Los Angeles Clippers
MVP: Blake Griffin has had some slow 4th quarters this month. That wasn’t a problem against the Timberwolves, as he scored 12 of his 26 points in the 4th, making 5-of-6 from the field, making a three, and completing a three-point play. Griffin also added 8 rebounds, 8 assists, and 2 blocks.
That was … not a repeat of Wednesday: On Wednesday, the Clippers hosted a Utah Jazz squad that they had beaten 13 straight times. The Clippers laid an egg in that one, running out of energy and starting their season-long homestand with a loss. The Clippers had beaten the Timberwolves 12 straight times entering Sunday’s game, and despite giving up another 38 points in the 4th quarter, the Clippers made it 13 straight wins over the Timberwolves.
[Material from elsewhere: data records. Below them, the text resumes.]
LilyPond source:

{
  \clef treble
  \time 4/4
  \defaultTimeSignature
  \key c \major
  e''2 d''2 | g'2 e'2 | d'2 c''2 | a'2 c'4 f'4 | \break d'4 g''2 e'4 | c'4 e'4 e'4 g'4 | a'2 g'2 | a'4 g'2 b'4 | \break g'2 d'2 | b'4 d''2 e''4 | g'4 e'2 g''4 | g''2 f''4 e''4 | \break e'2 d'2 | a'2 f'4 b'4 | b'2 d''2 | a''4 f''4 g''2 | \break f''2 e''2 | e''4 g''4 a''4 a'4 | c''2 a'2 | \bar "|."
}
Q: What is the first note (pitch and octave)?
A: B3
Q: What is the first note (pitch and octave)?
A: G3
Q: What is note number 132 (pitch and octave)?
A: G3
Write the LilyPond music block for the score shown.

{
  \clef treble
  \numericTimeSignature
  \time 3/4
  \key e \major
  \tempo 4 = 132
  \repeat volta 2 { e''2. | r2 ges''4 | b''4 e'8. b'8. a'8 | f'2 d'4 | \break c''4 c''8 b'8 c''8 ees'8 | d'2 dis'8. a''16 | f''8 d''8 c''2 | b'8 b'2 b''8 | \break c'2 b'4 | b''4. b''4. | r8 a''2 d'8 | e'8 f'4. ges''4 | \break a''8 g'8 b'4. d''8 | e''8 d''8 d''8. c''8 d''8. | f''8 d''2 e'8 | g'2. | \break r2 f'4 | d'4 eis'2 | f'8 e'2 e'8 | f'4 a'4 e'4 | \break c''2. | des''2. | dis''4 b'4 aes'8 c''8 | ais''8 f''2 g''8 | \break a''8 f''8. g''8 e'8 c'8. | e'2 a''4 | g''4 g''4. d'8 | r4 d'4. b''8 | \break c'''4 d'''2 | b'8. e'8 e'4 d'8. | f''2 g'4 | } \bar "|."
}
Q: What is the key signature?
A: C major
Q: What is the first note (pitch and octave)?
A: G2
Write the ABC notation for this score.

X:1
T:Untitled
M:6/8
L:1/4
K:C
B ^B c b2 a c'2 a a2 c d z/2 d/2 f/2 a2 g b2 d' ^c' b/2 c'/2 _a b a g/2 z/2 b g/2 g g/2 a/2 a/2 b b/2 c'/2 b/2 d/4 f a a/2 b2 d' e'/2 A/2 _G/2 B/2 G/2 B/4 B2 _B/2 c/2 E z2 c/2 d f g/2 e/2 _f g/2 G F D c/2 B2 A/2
X factor: SF Luc Richard Mbah a Moute became the 11th player to start a game for the Clippers this season, replacing Wesley Johnson. Mbah a Moute won a camp battle with Nikoloz Tskitishvili and Chuck Hayes to get the last spot on the Clippers roster, and head coach Doc Rivers said that Mbah a Moute’s defense was a factor in him getting the nod Sunday. Mbah a Moute did finish with 7 points, 2 made threes, and a 4th quarter steal – but the starting SF position is clear as mud going into December.
— Law Murray
Tweet(s) Of The Game
Josh Smith's family is sitting next to my dad. I said to have them tell Josh to stop shooting 3 pointers
— Ricky Chu (@RikDaddy) November 29, 2015
I like to imagine the Clippers take all their frustration against refs out on waiters and are horrible tippers
— Myles Brown (@mdotbrown) November 29, 2015
Check Your Messages
The Clippers have won two games in a row for the first time since game four of the season; for fans, it is a relief. For basketball wonks, it’s something of a delayed sense of satisfaction. And for the team itself, it’s hopefully a wake up call; the PT broadcast made much of the Clips’ late game mantra of “sustain.” It is the one thing that everyone can agree the Clippers haven’t done in this weird stretch of borderline unwatchable basketball. Say whatever you want about poor rotation, lack of rebounding, bench instability, or Chris Paul’s (fictional) tendency to choke in tight games. Peel away all these layers (or outright lies), and you’ll find the same nugget of truth: the Clippers have not demonstrated any consistent sense of urgency for all 48 minutes of any given basketball game this year. These last two games have looked like a turning point. Now, it is up to all of these players to live up to their new
dictate if they want their rediscovered success to last.
– Aaron Williams
As far as cliché’s go, we’ve heard that Championship contending teams win the ugly games. Furious 4th quarter rallies from an opponent can stretch a team to it’s limits. Contenders have a response to this and typically everything else. Essentially, what separates them from merely “good” is the propensity to squeeze a victory from the jaws of a bad loss. Add up a few potential “bad losses” on crisp November and December nights and you have what is surely tangible effects on playoff positioning later in the season. Despite the melodrama of early season NBA basketball, every minute of every game holds value.
The early stages of this season have clearly shown us the Clippers have issues that will need to be sorted out. But there are positives to gain from responding to an upstart and suddenly talent-stocked Timberwolf team that came hard charging in the 4th quarter. Now the game becomes about sustained focus and consistency.